Define rules¶
The Rubrix web app has a dedicated mode to find good heuristic rules, also often referred to as labeling functions, for a weak supervision workflow. As shown in our guide and tutorial, these rules allow you to quickly annotate your data with noisy labels in a semiautomatic way.
You can access the Define rules mode via the sidebar of the Dataset page.
Note
The Define rules mode is only available for single-label text classification datasets.
Query plus label¶
A rule in Rubrix basically applies a chosen label to a list of records that match a given query, so all you need is a query plus a label.

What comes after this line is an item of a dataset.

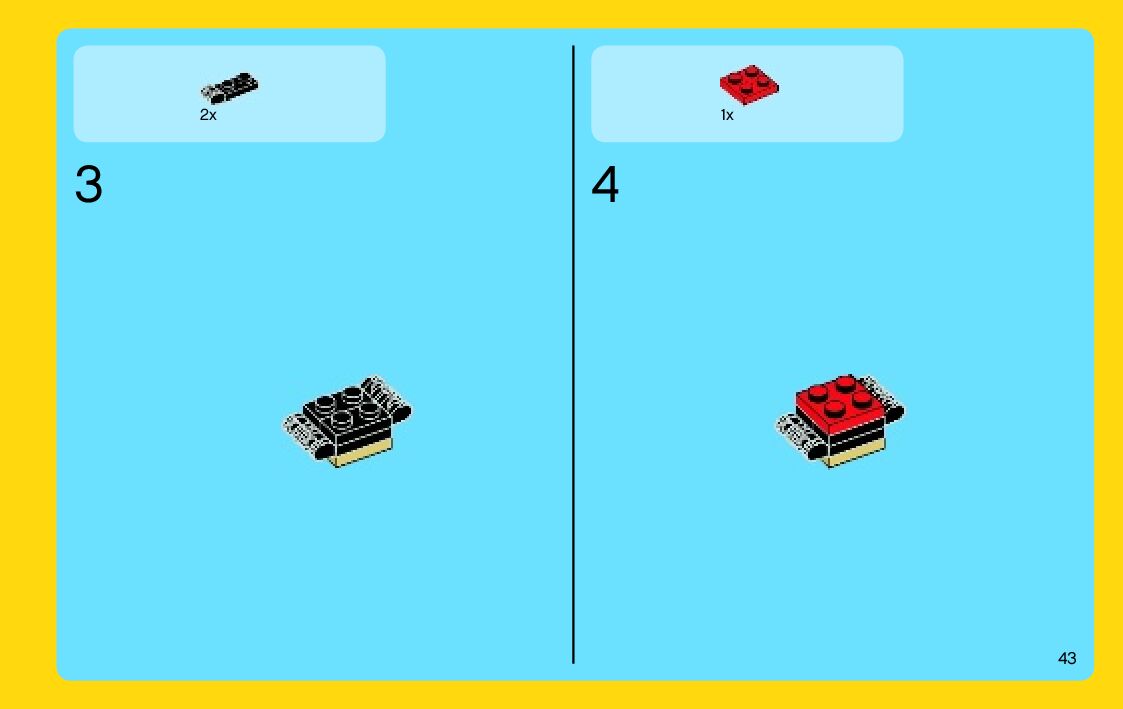 2x

3

1x

4

43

After entering a query in the search bar and selecting a label, you will see some metrics for the rule on the right and the matches of your query in the record list below.
If you are happy with the metrics and/or the matching record list, you can save the rule by clicking on “Save rule”. In this way it will be stored as part of the current dataset and can be accessed via the manage rules button.
Note
If you want to add labels to the available list of labels, you can switch to the Annotation mode and create labels there.
Rule Metrics¶
After entering a query and selecting a label, Rubrix provides you with some key metrics about the rule. Some metrics are only available if your dataset has also annotated records.
Coverage: Number of records (percentage) of records labeled by the rule
Annotated coverage: Number of records (percentage) of annotated records labeled by the rule
Correct/incorrect: Number of records the rule labelled correctly/incorrectly (if annotations are available)
Precision: Percentage of correct labels given by the rule (if annotations are available)
Manage rules¶
Here you will see a list of your saved rules as well as their overall metrics. You can edit a rule by clicking on its name, or delete it by clicking on the trash icon.